Clint Maedgen on alto sax had the most delicious voice of the lot--he sang like a sax. And Ben Jaffee, director, on the sousaphone, the son of the original owners of Preservation Hall (one of whom was the original tuba player), who won my "best hair" award of the evening -- a giant, bouncy, white man's afro. He also had the best bounce.

"How many of y'all been to Mardi Gras in N'Awlins?" trumpeter/vocalist Joe Braud asked before their final number. A bunch of people clapped and "Woo"'ed. "Well for those of you who haven't, I'm gonna take you there right now." And so proceeded an "As the Saints Go Marching In" parade around the concert hall. Yep, they got the mostly-geriatric and rhythm-impaired audience up and dancin'.

The Blind Boys (whose Baltimore connection I'm sure we're all familiar with) give me goosebumps. I became a fan after their joint album with Ben Harper, "There Will Be a Light," which remains one of my favorite albums, and features one of my favorite songs.

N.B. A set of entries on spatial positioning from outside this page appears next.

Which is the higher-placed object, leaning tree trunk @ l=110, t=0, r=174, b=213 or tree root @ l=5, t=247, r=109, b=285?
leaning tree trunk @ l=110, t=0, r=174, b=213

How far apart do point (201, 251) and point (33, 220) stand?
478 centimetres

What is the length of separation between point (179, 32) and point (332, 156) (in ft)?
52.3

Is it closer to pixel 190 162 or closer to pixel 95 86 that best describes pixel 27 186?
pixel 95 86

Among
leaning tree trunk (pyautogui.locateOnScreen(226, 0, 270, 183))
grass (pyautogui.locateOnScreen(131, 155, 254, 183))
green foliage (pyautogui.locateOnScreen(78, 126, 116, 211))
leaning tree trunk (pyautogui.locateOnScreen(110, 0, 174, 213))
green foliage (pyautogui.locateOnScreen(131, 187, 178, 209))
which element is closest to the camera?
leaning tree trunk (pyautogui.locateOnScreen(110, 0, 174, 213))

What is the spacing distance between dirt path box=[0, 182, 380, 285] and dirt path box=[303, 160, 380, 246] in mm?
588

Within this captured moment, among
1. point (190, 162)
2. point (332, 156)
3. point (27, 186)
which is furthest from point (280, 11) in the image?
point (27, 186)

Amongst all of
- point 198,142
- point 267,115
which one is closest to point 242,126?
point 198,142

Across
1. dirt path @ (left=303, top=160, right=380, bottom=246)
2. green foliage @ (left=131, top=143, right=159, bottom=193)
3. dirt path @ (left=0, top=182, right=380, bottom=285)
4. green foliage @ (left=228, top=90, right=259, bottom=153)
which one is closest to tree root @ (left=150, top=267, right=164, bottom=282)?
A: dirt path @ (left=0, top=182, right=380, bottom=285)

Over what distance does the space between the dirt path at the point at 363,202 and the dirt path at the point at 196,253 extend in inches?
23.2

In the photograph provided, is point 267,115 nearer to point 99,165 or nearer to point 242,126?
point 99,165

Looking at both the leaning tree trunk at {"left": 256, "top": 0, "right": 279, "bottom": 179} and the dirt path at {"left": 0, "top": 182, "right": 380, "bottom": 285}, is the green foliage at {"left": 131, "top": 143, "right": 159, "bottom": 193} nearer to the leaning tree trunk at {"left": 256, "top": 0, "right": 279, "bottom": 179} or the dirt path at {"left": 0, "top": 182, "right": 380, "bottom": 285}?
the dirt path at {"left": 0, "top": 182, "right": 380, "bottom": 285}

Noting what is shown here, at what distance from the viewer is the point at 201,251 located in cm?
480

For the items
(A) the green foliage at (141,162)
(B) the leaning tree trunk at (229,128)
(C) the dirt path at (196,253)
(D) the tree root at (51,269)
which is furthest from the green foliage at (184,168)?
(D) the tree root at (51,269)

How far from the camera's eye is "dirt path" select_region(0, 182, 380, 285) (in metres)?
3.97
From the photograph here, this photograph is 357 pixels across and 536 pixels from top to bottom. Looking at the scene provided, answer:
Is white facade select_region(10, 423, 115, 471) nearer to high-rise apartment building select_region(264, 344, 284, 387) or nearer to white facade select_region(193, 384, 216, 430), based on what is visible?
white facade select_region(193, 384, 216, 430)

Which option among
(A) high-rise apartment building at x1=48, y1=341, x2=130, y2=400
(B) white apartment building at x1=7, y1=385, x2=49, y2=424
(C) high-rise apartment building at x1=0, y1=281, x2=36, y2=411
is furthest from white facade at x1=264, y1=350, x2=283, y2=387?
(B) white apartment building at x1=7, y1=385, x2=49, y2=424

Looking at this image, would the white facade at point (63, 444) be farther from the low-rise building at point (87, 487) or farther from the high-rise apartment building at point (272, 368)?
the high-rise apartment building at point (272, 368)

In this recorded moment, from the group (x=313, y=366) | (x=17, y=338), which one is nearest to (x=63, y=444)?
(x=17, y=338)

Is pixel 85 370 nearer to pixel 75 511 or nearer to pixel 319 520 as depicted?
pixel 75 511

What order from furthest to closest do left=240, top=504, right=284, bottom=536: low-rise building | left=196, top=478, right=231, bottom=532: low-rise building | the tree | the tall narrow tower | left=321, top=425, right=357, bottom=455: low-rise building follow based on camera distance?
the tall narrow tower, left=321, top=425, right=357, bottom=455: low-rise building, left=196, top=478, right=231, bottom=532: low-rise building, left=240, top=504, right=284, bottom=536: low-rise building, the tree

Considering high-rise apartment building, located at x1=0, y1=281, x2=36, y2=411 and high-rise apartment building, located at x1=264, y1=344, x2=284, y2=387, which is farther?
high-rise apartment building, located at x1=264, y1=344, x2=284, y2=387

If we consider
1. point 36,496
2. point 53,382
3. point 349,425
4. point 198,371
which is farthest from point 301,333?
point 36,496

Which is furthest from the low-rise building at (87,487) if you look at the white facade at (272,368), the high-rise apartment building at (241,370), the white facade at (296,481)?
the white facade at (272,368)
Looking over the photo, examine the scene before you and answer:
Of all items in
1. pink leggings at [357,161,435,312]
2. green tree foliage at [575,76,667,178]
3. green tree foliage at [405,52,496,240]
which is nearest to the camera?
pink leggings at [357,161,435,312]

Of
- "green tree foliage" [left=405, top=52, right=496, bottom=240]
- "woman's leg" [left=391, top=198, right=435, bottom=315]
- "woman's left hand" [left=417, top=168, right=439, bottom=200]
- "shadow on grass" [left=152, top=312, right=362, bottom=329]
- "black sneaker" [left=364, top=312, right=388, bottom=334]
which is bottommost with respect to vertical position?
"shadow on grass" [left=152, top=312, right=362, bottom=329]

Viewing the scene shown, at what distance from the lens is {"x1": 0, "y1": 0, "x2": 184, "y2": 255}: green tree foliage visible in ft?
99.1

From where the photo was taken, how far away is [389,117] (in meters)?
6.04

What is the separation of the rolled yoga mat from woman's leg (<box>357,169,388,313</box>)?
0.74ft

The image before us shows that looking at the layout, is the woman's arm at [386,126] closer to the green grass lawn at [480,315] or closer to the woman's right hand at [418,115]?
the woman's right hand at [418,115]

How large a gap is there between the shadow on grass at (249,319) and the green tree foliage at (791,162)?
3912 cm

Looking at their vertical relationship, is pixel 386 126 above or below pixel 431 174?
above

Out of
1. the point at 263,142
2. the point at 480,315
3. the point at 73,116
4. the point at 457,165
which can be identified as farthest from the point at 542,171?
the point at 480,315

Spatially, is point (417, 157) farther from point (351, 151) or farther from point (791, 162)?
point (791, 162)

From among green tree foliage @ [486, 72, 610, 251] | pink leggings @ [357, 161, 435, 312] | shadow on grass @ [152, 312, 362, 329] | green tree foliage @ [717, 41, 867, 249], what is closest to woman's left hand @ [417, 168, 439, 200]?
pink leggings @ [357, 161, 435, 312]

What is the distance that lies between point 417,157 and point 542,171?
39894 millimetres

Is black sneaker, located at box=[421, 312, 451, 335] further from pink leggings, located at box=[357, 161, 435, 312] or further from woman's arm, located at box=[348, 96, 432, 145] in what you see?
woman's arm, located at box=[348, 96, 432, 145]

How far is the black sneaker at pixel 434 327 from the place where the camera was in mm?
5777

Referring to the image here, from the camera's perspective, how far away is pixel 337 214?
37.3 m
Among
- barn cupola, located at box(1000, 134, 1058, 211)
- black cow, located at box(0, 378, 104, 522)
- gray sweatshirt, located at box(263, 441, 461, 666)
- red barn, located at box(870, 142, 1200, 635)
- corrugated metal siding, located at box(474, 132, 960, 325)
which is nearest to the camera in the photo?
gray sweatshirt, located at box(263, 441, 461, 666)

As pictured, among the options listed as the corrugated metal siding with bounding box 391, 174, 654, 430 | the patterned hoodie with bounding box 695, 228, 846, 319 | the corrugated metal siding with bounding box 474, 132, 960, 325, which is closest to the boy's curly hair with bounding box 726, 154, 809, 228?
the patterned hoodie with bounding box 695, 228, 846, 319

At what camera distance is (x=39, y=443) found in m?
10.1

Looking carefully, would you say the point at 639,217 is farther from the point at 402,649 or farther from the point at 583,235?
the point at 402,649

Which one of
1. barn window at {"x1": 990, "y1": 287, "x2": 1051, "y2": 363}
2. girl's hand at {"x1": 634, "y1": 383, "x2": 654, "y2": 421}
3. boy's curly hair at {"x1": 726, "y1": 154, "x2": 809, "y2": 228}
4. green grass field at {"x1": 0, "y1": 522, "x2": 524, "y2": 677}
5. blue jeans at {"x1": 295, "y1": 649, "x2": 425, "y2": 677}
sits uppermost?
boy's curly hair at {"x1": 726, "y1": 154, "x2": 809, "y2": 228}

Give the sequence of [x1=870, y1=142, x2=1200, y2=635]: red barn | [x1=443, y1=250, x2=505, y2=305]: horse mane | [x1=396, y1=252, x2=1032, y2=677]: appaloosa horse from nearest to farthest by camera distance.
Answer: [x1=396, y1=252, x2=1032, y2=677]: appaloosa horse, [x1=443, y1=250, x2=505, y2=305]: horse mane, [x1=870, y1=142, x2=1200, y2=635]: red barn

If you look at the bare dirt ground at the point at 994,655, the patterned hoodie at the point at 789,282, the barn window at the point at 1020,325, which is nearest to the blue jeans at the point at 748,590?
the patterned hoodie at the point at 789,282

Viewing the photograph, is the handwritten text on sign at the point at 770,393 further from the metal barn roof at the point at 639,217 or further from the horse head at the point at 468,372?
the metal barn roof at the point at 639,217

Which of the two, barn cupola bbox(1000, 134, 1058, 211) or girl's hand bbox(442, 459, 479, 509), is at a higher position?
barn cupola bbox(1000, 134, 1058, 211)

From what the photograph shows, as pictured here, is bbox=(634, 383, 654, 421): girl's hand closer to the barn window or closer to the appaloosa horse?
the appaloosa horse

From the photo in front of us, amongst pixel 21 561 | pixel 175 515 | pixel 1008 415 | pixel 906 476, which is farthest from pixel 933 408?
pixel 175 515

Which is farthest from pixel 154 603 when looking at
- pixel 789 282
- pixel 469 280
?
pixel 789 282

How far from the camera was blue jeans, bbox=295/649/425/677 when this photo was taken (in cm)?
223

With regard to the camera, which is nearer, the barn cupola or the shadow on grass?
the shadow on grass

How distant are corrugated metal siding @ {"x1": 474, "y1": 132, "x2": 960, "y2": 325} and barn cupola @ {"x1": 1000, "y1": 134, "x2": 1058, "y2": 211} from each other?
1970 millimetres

Once five and now only three, they've been together since 1939, when they met at the age of 10 in a school for the blind. On Sunday they came out in those fantastic red suits (suits you'd wear to gospel church on Sunday in the deep South), sunglasses on and smiling, hands on each others' shoulders, being led onstage by their bodyguard and sighted band members. "We wanna make a joyful noise tonight!" said group leader Jimmy Carter.

"Down in New Orleans" is their new album, and it features the boys of Preservation Hall, hence the decision to tour with them.

Their first number was "People Get Ready," which won them their first grammy. And, well, damn. Them blind boys can harmonize.

The two groups--gutteral gospel and toe-tapping dixieland jazz--came together through their enthusiasm to spread joy and get people out of their seats. "We can't build your house back," said Blind Boy Carter, owner of perhaps the most adorable raspy old-man chuckle in the world, to the N'Awlins Jazz Band, "We can't use a hammer and a nail, 'cause we the Blind Boys of Alabama... but we can give you hope."